Depuis une semaine des jeunes de Kayes, Kati, Ségou, Mopti, Sikasso, Bougouni et de Bamako manifestent dans les rues. Objectifs : dénoncer l’arrêt de la cour constitutionnelle et le couvre-feu instauré par le gouvernement pour lutter contre le Covid-19. On déplore plusieurs commissariats incendiés (Sébénicoro, Sabalibougou, Koutiala, Sikasso), des blessés à Bamako et Sikasso, de morts d’hommes signalés à Bamako et de nombreuses arrestations au passage (Bougouni).  Face à une insurrection généralisée, Koulouba est sorti de sa torpeur, en convoquant un conseil de défense extraordinaire.

A l’analyse des grandes lignes de ce qui a été décidé lors du conseil de défense extraordinaire, des observateurs s’interrogent. IBK a-t-il capitulé comme face à la Plateforme Ante Abana en 2017 et Mahmoud Dicko en 2019 (qui avaient pris d’assaut les rues de Bamako pour s’opposer respectivement à son projet de loi référendaire dument voté par les députés à l’Assemblée Nationale et réclamer la tête de son premier ministre, SBM, après le  massacre d’Ogossagou), en abrogeant le décret instaurant le couvre-feu et en ordonnant la réouverture des écoles pour exposer les enfants au covid-19 ?
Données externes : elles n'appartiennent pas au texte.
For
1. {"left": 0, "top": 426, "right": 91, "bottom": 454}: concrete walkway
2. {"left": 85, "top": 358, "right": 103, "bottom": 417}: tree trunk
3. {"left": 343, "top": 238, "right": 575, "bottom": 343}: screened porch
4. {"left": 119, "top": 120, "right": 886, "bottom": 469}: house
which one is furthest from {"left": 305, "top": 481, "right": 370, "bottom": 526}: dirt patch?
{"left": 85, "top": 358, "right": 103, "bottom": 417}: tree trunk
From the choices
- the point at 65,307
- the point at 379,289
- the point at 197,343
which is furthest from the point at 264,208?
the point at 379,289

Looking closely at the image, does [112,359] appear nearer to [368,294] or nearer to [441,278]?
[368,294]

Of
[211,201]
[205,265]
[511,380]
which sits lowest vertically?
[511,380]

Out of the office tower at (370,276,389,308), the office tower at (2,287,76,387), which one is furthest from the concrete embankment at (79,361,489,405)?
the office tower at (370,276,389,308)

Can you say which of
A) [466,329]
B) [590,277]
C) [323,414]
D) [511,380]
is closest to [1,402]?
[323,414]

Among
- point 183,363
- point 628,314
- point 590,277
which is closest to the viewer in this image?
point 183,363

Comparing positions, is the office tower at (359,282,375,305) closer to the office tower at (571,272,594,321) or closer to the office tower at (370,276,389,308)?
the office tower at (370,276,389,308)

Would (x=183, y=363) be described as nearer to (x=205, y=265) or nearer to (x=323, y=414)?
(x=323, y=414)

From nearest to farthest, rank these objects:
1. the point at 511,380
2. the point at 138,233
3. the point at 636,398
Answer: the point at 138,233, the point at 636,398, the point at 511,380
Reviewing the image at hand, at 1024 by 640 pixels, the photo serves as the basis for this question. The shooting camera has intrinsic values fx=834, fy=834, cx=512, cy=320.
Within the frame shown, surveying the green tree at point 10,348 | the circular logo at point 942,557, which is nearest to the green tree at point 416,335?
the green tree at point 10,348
Tout porte à croire qu’il n’a pas le choix. En effet, si rien a l’issue du conseil de défense, tenu, le 8 mai à la primature sous la présidence du président IBK,  le régime a fait  des concessions pour répondre à l’aspiration de la rue, notamment l’abrogation du décret instaurant le couvre-feu. Du pain béni pour de nombreux noctambules qui pourront se taper la rue, tandis que les forces de l’ordre seront désormais contraintes au profil bas.

Et après…

La levée du couvre-feu peut apaiser l’atmosphère à Bamako, mais elle n’est pas sans conséquence sur le devenir de l’Etat et de la nation dans son ensemble. En obtenant la capitulation d’IBK, la rue animée par des jeunes aurait l’impression d’avoir ouvert des brèches sans résoudre l’équation. En effet, le Mali, à la date du 08 Mai, soit moins de deux mois après la confirmation de son premier cas de COVID-19, compte 668 cas déclarés positifs, 285 cas de guérison et 35 décès. De ces chiffres, on voit clairement que les mesures prises par le Mali n’étaient pas insuffisantes pour contrer la pandémie. Un chiffre qui risque d’augmenter avec la levée apparemment forcée du couvre-feu instauré par les plus hautes autorités pour briser la chaine de contagion, déjà que les autres mesures barrières de lutte contre le Covid sont difficilement respectées. Et pour cause, les Maliens dans leur majorité ne sont pas convaincus de l’existence du coronavirus. Ils continuent les attroupements et les moquées restent ouvertes. En effet, des Maliens refusent d’admettre le désastre qu’a occasionné la pandémie à l’échelle mondiale : un système sanitaire international à l’épreuve et l’économie mondiale à genoux. Conséquence, ils continuent leurs occupations quotidiennes en foulant aux pieds les règles barrières de protection contre le virus.